Clinical Overview
Diagnosing, treating, and monitoring children with congenital CMV can help improve their health outcomes. CMV testing, evaluation, and treatment should continue to be performed per routine institutional protocols, even in areas with high COVID-19 rates.
CMV is a member of the herpesvirus family, which includes herpes simplex virus types 1 and 2, varicella-zoster virus, and Epstein-Barr virus. These viruses share a characteristic ability to establish lifelong latency. After initial infection, which may cause few symptoms CMV becomes latent, residing in cells without causing detectable damage or illness.
Most healthy people who acquire cytomegalovirus (CMV) after birth have few symptoms and no long-term health consequences. Some people who acquire CMV infection may experience a mononucleosis-like condition with prolonged fever and hepatitis. Once a person becomes infected, the virus remains latent and may reactivate occasionally. Reactivation of CMV infection rarely causes disease unless the person’s immune system is suppressed due to therapeutic drugs or disease.
For most people, CMV infection is not a serious health problem. However, certain groups are at high risk for serious complications from CMV infection:
- Infants infected in utero (congenital CMV infection)
- Very low birth weight and premature infants
- People with compromised immune systems, such as from organ and bone marrow transplants, and people infected with human immunodeficiency virus (HIV)
Transmission
CMV infects people of all ages. In the United States; nearly one in three children are infected with CMV by age five. Over half of adults have been infected with CMV by age 40, most with no signs or symptoms.
CMV is transmitted by direct contact with infectious body fluids, such as urine, saliva, blood, tears, semen, and breast milk. CMV can be transmitted sexually and through transplanted organs and blood transfusions.
CMV can be transmitted to infants through contact with the mother’s genital secretions during delivery or through breast milk. Healthy infants and children who acquire CMV after birth generally have few, if any, symptoms or complications from the infection. Although the virus is not highly contagious, it has been shown to spread among household members and young children in daycare centers.
Treatment and Management
No treatment is currently indicated for CMV infection in healthy people. Antiviral treatment is used for people with compromised immune systems who have either sight-related or life-threatening illnesses due to CMV infection. For congenital CMV treatment options, see Congenital CMV Infection.
Prevention
CMV is common in children and can be found in especially high amounts in young children’s saliva and urine. Avoiding contact with saliva and urine from young children might reduce the risk of CMV infection. Healthcare providers should follow standard precautions. Vaccines are still in the research and development stage.

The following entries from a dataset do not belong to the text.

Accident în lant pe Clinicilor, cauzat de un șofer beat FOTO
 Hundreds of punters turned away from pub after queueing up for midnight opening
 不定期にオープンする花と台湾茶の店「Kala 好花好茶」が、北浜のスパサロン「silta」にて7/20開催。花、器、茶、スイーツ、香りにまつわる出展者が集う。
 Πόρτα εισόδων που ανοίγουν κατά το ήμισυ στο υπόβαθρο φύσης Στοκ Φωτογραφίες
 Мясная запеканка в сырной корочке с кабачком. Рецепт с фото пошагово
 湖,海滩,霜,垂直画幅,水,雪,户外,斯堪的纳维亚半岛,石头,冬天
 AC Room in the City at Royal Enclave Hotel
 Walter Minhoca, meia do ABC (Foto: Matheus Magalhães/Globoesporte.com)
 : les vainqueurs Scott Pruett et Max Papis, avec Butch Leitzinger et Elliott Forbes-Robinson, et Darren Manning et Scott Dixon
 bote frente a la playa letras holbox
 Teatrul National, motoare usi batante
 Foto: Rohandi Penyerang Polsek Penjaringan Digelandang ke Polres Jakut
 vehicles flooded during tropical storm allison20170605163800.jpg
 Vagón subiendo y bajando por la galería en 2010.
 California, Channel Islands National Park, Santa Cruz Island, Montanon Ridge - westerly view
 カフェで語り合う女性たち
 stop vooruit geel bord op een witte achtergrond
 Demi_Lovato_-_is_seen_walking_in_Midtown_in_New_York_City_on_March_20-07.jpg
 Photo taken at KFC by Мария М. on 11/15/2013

In the United States, nearly half of women have been infected with CMV before their first pregnancy. Of women who have never had a CMV infection, it is estimated that 1 to 4% of them will be infected during pregnancy.
A woman who has a primary CMV infection during pregnancy is more likely to pass CMV to her fetus than a woman who has a subsequent infection during pregnancy. However, in the United States, 50 to 75% of congenital CMV infections occur among infants born to mothers who were infected with CMV before they became pregnant.
Routine screening for primary CMV infection during pregnancy is not recommended in the United States for several reasons:
- Most laboratory tests currently available to identify a first-time infection can be difficult to interpret,
- Current tests cannot predict if the fetus may become infected or harmed by infection,
- The lack of a proven treatment to prevent or treat infection of the fetus reduces the potential benefits of prenatal screening.
There are no recommendations against breastfeeding by mothers who are CMV-seropositive. However, infants born <30 weeks gestational age and <1500g who acquire CMV from breast milk may be at risk of developing a late-onset sepsis-like syndrome. The potential benefits of human milk versus the risk of CMV transmission should be considered when making a decision about the breastfeeding of very premature babies by mothers known to be CMV-seropositive. Freezing and pasteurization of breast milk can decrease the risk of transmission; however, freezing does not eliminate the risk of transmission.